--- EXTRACTED ENTRIES ---
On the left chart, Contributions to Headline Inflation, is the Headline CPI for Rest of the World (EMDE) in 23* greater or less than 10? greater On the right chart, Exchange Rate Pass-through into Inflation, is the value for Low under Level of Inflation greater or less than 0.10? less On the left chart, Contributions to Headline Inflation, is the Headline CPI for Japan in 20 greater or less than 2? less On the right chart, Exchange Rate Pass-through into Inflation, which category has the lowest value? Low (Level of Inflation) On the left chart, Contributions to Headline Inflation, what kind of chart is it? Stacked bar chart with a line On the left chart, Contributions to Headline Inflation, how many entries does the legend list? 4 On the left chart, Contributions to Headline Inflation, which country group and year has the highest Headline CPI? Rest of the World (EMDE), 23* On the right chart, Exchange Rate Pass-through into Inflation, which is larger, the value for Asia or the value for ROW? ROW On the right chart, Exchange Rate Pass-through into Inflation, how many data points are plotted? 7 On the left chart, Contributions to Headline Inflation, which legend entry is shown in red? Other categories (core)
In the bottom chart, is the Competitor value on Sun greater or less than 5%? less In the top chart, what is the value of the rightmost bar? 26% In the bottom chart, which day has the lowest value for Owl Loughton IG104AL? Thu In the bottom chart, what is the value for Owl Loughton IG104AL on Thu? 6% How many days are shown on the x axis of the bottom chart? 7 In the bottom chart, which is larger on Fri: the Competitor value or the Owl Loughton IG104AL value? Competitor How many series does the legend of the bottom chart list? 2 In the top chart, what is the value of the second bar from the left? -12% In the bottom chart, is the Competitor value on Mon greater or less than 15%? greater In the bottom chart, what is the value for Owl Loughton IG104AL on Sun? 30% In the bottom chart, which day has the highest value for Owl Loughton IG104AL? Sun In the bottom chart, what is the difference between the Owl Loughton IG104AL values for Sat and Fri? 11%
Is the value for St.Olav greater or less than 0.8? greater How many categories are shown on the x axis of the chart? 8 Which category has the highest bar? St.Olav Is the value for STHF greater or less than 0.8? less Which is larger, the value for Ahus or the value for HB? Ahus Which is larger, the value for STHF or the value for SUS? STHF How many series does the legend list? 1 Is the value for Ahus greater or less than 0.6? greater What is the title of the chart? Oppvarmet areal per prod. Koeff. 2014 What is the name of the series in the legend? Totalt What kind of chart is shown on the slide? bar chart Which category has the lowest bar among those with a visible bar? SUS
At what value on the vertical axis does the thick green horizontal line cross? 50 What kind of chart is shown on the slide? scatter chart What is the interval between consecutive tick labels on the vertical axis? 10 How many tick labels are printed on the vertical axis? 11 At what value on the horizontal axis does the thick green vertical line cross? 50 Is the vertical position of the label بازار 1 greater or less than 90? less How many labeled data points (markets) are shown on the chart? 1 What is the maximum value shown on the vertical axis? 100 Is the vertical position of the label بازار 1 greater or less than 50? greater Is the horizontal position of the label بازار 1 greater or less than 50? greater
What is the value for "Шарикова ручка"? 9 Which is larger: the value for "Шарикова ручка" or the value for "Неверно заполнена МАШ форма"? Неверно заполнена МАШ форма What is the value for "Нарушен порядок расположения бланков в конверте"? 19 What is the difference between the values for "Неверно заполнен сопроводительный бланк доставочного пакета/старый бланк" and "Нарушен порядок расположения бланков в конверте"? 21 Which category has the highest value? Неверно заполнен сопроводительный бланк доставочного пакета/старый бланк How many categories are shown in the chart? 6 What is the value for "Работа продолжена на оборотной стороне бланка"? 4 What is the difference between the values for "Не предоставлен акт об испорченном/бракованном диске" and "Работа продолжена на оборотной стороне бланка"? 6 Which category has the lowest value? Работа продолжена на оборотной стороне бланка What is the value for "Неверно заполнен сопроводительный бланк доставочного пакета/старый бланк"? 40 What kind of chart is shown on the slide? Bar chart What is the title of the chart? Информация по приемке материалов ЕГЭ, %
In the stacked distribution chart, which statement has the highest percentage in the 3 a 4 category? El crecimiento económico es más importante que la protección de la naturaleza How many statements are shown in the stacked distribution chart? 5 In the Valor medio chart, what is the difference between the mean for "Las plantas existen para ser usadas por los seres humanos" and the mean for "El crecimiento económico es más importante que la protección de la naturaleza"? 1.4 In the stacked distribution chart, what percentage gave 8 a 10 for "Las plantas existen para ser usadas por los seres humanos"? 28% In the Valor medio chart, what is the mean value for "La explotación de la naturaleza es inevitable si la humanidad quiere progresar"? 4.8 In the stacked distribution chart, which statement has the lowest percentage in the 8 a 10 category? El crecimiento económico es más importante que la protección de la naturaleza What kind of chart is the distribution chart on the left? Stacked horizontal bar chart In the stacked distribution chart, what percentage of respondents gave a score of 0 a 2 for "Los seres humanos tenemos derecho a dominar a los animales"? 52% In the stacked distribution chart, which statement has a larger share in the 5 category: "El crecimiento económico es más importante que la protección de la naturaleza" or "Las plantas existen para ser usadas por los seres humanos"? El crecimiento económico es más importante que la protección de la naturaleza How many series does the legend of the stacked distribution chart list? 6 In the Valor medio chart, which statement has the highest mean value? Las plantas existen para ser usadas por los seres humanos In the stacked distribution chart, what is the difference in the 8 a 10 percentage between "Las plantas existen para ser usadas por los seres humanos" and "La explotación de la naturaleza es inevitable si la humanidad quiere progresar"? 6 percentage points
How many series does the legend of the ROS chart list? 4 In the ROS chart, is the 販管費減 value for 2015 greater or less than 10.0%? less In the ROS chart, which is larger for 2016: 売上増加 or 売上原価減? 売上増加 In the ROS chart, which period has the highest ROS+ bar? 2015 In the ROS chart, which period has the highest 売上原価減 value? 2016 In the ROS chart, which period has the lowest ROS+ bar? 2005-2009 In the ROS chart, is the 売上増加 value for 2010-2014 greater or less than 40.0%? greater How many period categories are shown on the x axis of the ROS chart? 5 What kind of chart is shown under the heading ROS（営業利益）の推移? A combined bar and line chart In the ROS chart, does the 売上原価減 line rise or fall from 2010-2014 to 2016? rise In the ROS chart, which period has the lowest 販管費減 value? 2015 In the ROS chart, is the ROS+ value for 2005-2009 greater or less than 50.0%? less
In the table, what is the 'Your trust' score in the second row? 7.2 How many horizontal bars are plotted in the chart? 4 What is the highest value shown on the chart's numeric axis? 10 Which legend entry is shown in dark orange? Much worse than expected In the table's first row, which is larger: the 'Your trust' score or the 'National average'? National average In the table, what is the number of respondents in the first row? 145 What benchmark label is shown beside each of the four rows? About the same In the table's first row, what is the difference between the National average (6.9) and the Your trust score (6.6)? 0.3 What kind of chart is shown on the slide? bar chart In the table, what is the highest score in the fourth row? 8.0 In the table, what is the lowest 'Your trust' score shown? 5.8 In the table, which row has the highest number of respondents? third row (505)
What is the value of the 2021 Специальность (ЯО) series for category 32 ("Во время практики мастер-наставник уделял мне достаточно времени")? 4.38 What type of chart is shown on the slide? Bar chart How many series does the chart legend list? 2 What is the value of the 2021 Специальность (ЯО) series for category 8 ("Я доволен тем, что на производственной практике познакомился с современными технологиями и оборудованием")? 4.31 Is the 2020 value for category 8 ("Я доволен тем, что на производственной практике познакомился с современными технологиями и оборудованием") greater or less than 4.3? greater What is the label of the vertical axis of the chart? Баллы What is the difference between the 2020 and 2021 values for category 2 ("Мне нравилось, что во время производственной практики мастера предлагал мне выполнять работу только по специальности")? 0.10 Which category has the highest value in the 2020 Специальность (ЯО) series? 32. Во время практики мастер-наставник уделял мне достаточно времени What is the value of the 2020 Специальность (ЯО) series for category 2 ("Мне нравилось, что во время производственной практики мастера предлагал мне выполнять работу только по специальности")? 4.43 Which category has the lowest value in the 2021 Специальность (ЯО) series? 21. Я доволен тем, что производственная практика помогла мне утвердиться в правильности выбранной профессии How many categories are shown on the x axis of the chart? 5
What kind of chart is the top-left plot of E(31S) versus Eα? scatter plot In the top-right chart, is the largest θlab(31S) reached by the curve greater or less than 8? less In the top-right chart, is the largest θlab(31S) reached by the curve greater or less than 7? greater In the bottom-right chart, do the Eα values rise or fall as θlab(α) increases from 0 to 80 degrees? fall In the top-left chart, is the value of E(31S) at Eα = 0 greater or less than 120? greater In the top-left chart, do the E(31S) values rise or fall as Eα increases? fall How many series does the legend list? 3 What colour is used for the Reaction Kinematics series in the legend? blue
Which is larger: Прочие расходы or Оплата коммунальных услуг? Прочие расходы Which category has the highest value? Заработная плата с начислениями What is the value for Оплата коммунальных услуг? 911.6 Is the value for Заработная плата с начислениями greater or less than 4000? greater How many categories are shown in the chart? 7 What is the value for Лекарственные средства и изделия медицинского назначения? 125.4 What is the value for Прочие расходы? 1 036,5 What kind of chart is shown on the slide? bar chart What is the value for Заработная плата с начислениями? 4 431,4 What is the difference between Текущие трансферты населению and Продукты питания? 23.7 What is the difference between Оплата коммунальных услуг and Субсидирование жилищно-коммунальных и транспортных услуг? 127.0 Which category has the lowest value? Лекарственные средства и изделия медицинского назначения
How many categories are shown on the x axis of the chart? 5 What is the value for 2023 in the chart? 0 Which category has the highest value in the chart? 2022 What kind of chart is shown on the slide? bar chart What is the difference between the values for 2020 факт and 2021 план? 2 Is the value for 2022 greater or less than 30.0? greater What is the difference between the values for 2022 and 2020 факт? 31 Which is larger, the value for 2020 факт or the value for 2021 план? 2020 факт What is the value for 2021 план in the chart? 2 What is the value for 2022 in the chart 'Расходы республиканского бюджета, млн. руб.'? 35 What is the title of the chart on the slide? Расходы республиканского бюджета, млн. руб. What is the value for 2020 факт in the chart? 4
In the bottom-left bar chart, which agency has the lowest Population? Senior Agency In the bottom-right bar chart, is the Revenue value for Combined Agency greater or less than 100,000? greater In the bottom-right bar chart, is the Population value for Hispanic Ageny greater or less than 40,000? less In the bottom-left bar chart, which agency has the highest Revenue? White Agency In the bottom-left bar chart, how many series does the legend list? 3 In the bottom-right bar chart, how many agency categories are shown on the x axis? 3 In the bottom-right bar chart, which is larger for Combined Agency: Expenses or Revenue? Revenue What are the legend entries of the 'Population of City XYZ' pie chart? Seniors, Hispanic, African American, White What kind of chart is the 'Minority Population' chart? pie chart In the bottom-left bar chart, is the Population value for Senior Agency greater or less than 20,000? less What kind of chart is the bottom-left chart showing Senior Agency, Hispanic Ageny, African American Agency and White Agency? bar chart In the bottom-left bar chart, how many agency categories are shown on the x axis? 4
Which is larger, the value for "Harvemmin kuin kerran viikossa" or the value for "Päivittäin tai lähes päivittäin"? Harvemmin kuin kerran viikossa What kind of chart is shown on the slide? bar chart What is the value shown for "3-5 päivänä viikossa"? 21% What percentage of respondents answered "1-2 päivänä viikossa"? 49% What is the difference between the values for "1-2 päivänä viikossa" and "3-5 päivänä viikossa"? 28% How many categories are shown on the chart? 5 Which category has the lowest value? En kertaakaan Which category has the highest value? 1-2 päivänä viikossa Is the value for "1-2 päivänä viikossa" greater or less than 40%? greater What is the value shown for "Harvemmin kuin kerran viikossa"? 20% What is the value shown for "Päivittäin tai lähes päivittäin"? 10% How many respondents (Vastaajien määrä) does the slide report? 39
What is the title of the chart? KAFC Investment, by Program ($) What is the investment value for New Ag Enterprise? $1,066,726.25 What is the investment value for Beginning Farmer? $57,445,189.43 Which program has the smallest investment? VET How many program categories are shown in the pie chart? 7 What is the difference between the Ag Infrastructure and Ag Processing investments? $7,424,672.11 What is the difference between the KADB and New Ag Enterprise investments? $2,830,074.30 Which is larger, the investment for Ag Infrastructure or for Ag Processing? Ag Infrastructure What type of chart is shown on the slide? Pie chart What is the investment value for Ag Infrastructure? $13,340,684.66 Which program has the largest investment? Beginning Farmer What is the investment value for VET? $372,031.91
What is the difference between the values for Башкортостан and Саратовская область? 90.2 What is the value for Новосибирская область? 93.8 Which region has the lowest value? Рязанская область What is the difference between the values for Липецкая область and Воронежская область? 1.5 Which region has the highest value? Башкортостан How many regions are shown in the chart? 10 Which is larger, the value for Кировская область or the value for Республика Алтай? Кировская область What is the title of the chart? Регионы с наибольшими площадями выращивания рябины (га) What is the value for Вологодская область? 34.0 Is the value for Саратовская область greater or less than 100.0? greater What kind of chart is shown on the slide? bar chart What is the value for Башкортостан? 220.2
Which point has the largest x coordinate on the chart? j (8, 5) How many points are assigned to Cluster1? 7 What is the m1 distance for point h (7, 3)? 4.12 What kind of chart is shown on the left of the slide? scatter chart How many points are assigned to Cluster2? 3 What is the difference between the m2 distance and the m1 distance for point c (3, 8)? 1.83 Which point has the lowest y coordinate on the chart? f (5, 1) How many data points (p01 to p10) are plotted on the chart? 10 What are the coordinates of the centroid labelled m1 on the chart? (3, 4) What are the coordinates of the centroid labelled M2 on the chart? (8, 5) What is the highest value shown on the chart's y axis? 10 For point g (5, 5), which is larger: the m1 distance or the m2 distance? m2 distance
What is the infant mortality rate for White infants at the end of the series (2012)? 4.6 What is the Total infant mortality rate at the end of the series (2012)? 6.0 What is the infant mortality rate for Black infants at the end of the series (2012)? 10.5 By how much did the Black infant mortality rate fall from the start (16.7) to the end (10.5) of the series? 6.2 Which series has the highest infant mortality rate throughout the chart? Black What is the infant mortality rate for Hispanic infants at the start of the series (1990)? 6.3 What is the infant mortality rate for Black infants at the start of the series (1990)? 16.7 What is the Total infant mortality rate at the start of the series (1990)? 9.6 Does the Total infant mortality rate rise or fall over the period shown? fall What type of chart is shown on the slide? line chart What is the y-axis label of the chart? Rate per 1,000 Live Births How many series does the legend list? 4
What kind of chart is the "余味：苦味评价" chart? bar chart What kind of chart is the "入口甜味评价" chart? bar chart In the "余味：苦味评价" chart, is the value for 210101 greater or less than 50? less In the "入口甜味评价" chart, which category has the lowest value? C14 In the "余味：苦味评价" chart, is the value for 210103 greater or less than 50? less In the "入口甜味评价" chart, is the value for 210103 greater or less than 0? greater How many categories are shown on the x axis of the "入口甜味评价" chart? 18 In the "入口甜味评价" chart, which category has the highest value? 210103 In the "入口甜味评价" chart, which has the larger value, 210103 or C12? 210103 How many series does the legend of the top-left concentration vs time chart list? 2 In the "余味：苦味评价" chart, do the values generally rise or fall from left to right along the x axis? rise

--- AIM OF THE EXERCISE ---
Copy out the records above word for word, from the first line through the line that contains "In the bottom chart, is the Competitor value on Sun".

--- EXPECTED ANSWER ---
On the left chart, Contributions to Headline Inflation, is the Headline CPI for Rest of the World (EMDE) in 23* greater or less than 10? greater On the right chart, Exchange Rate Pass-through into Inflation, is the value for Low under Level of Inflation greater or less than 0.10? less On the left chart, Contributions to Headline Inflation, is the Headline CPI for Japan in 20 greater or less than 2? less On the right chart, Exchange Rate Pass-through into Inflation, which category has the lowest value? Low (Level of Inflation) On the left chart, Contributions to Headline Inflation, what kind of chart is it? Stacked bar chart with a line On the left chart, Contributions to Headline Inflation, how many entries does the legend list? 4 On the left chart, Contributions to Headline Inflation, which country group and year has the highest Headline CPI? Rest of the World (EMDE), 23* On the right chart, Exchange Rate Pass-through into Inflation, which is larger, the value for Asia or the value for ROW? ROW On the right chart, Exchange Rate Pass-through into Inflation, how many data points are plotted? 7 On the left chart, Contributions to Headline Inflation, which legend entry is shown in red? Other categories (core)
In the bottom chart, is the Competitor value on Sun greater or less than 5%? less In the top chart, what is the value of the rightmost bar? 26% In the bottom chart, which day has the lowest value for Owl Loughton IG104AL? Thu In the bottom chart, what is the value for Owl Loughton IG104AL on Thu? 6% How many days are shown on the x axis of the bottom chart? 7 In the bottom chart, which is larger on Fri: the Competitor value or the Owl Loughton IG104AL value? Competitor How many series does the legend of the bottom chart list? 2 In the top chart, what is the value of the second bar from the left? -12% In the bottom chart, is the Competitor value on Mon greater or less than 15%? greater In the bottom chart, what is the value for Owl Loughton IG104AL on Sun? 30% In the bottom chart, which day has the highest value for Owl Loughton IG104AL? Sun In the bottom chart, what is the difference between the Owl Loughton IG104AL values for Sat and Fri? 11%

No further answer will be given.